Fundamentally, the paper distinguishes itself by addressing both power allocation and wireless backhaul bandwidth allocation in a unified framework. This is pivotal given that the wireless backhaul—connection between the macro base station (BS) and small cell BSs—plays a crucial role in system performance. The authors propose algorithms for iterative resource allocation and a suboptimal low-complexity approach, demonstrating their efficacy through simulations.
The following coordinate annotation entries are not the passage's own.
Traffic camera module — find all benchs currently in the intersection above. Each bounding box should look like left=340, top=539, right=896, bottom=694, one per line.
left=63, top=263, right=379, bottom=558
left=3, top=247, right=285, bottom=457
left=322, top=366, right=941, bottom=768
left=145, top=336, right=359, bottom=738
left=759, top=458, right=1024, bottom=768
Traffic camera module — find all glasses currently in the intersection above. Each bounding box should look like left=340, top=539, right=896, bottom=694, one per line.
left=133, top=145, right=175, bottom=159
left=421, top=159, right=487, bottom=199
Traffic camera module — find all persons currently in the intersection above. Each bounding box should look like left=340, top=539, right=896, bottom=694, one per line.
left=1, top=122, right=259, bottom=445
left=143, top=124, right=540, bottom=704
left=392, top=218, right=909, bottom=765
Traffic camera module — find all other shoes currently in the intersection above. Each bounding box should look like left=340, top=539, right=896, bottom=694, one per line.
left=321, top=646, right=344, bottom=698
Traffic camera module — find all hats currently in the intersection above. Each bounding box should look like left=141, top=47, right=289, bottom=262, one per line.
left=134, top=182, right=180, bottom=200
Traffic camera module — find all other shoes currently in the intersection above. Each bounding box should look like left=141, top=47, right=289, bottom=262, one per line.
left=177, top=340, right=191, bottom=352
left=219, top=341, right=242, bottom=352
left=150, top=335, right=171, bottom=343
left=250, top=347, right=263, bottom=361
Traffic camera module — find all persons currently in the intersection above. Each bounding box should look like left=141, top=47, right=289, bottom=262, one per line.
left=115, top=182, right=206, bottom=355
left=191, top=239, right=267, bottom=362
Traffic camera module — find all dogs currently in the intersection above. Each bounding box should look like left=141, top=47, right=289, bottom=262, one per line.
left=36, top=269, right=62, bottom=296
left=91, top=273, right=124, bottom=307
Numerical Results and Implications

The algorithmic strategies articulated in the paper, notably the Gradient Assisted Binary Search (GABS) algorithm, align with the aim of achieving optimal power allocation and bandwidth assignment in small cell networks. Simulation results validate the proposed models through comparisons with existing schemes, showcasing significant improvements in energy efficiency. These results implicate the effectiveness of deploying such optimization algorithms, highlighting their viability in real-world applications where energy efficiency is paramount.

Moreover, the paper makes assertions on the scalability of the proposed algorithms, thus providing a blueprint for extending the model to accommodate larger networks with increased numbers of users and small cells. This has direct practical implications for the deployment and management of heterogeneous small cell networks within macrocell environments.

Theoretical and Future Considerations

The theoretical formulations within the paper open avenues for further exploration into non-unified backhaul bandwidth allocation and addressing inter-small-cell interference issues. The assurances of a globally optimal energy-efficient solution and the proposed iterative algorithm contribute to the foundation for future research inquiries into complex systems where heterogeneity and energy constraints intersect.

Future directions might also encompass advancing the algorithms to cater for dynamic spectrum management and adaptive resource configurations responsive to fluctuating network conditions. Additionally, refining the balance between energy efficiency and economic constraints remains a pertinent area where further investigation could yield beneficial insights.

In conclusion, the paper provides substantial contributions to the field of wireless communications, specifically in the optimization of small cell networks for enhanced energy efficiency. The integration of power and bandwidth allocations within a unified framework offers a promising trajectory for future developments in this domain, and sets a precedent for addressing the intricate challenges posed by growing multimedia service demands and limited power resources.